The investment push comes at a critical juncture for Nigeria’s petroleum industry. The country has experienced significant capital flight from its upstream sector over the past several years, with major international oil companies scaling back operations or exiting entirely. ExxonMobil, Shell, and other global energy giants have sold off Nigerian assets, citing operational difficulties and shifting investment priorities.

Production has declined substantially from the 2 million barrels per day that Nigeria routinely produced in previous decades. Theft from pipelines, particularly in the oil-rich Niger Delta region, has cost the country billions of dollars in lost revenue, while security challenges have made operations increasingly hazardous and expensive.

Regulatory uncertainty has compounded these challenges, with delayed project approvals and policy inconsistencies deterring potential investors. The passage of the Petroleum Industry Act in 2021 was meant to address some of these concerns, but implementation has been slow and uneven.

Beyond field development, NNPC is pursuing infrastructure-led growth as part of its broader strategy. The centerpiece of these efforts is the $2.8 billion Ajaokuta–Kaduna–Kano (AKK) gas pipeline project, which is expected to reach major completion milestones beginning early next year.

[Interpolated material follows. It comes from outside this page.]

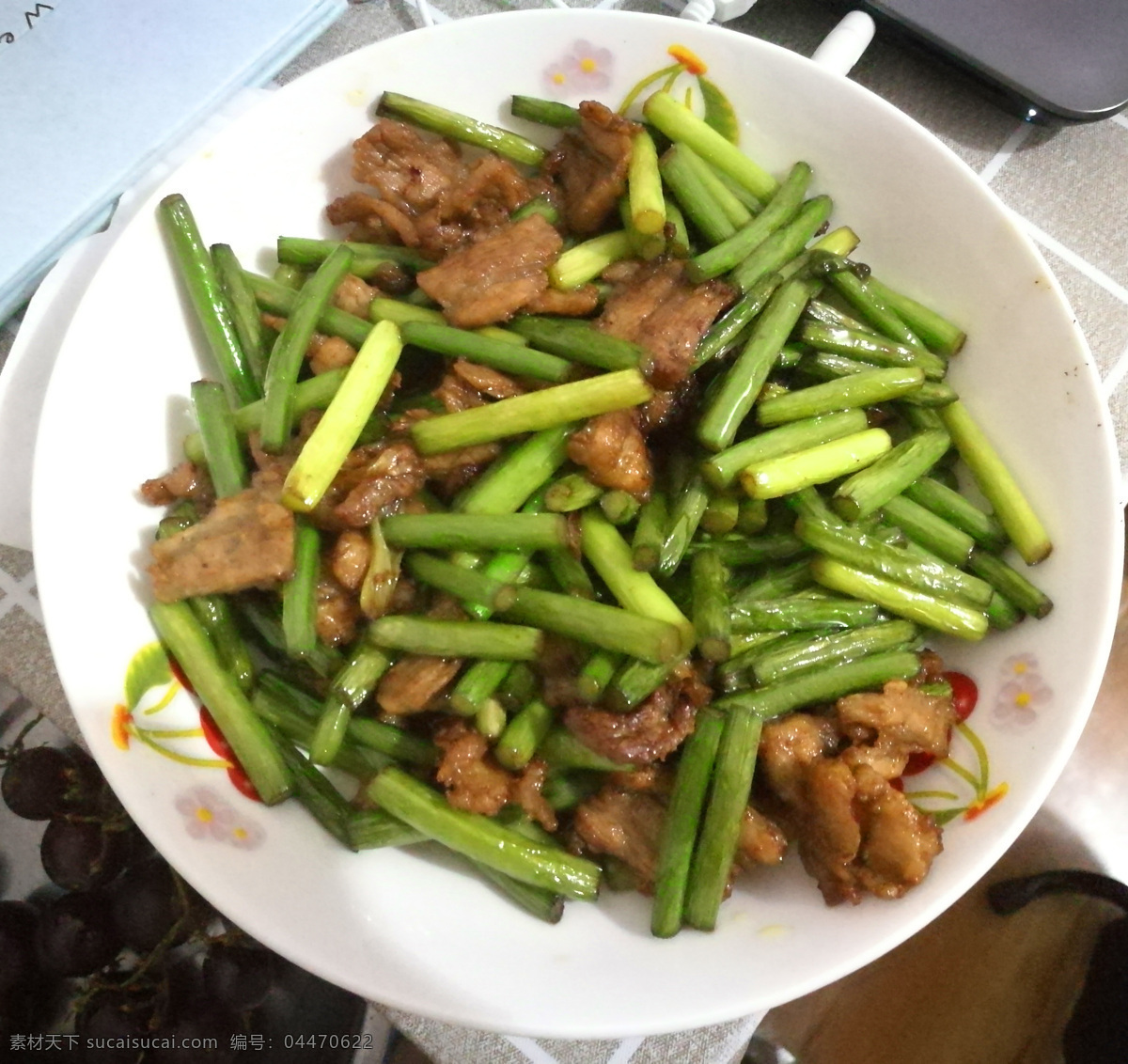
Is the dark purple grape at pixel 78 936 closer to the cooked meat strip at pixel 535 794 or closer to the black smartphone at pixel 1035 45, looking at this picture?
the cooked meat strip at pixel 535 794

The 614-kilometer pipeline is designed to transport natural gas from the country’s gas-rich southern regions to power plants and industrial centers in the north, potentially transforming Nigeria’s domestic energy landscape and supporting economic development in previously underserved areas.

The success or failure of NNPC’s strategy carries enormous implications for Nigeria’s economy, which remains heavily dependent on oil revenues despite years of diversification efforts. Petroleum exports still account for the bulk of government revenue and foreign exchange earnings, making production levels critical to the country’s fiscal health.

If successfully executed, the plan could stabilize production, attract long-absent international investment, and position Nigeria to capitalize on global energy demand in the coming years. However, the company faces formidable challenges in executing such an ambitious turnaround, including the need to address persistent security issues, demonstrate regulatory consistency, and convince skeptical investors that Nigeria’s oil sector has turned a corner.

The coming months will reveal whether NNPC can translate these plans into concrete investment decisions and begin reversing the fortunes of what was once Africa’s undisputed oil powerhouse.

WHAT YOU SHOULD KNOW

Nigeria’s state oil company, NNPC, is launching an ambitious comeback plan to rescue the country’s declining oil industry, targeting $30 billion in new investments by 2030 through developing fresh oil fields and selling off underperforming assets. The goal is to boost daily production from current levels to 1.8 million barrels in 2026 and ultimately 4 million barrels by 2030.

This is a make-or-break moment for Nigeria’s oil-dependent economy. After years of falling production, investment flight, and operational chaos driven by theft, security problems, and regulatory uncertainty, NNPC is betting big that it can reverse the decline and restore the country’s status as Africa’s oil powerhouse.

Success would stabilize government revenues and attract back long-departed international investors; failure would accelerate Nigeria’s petroleum sector collapse.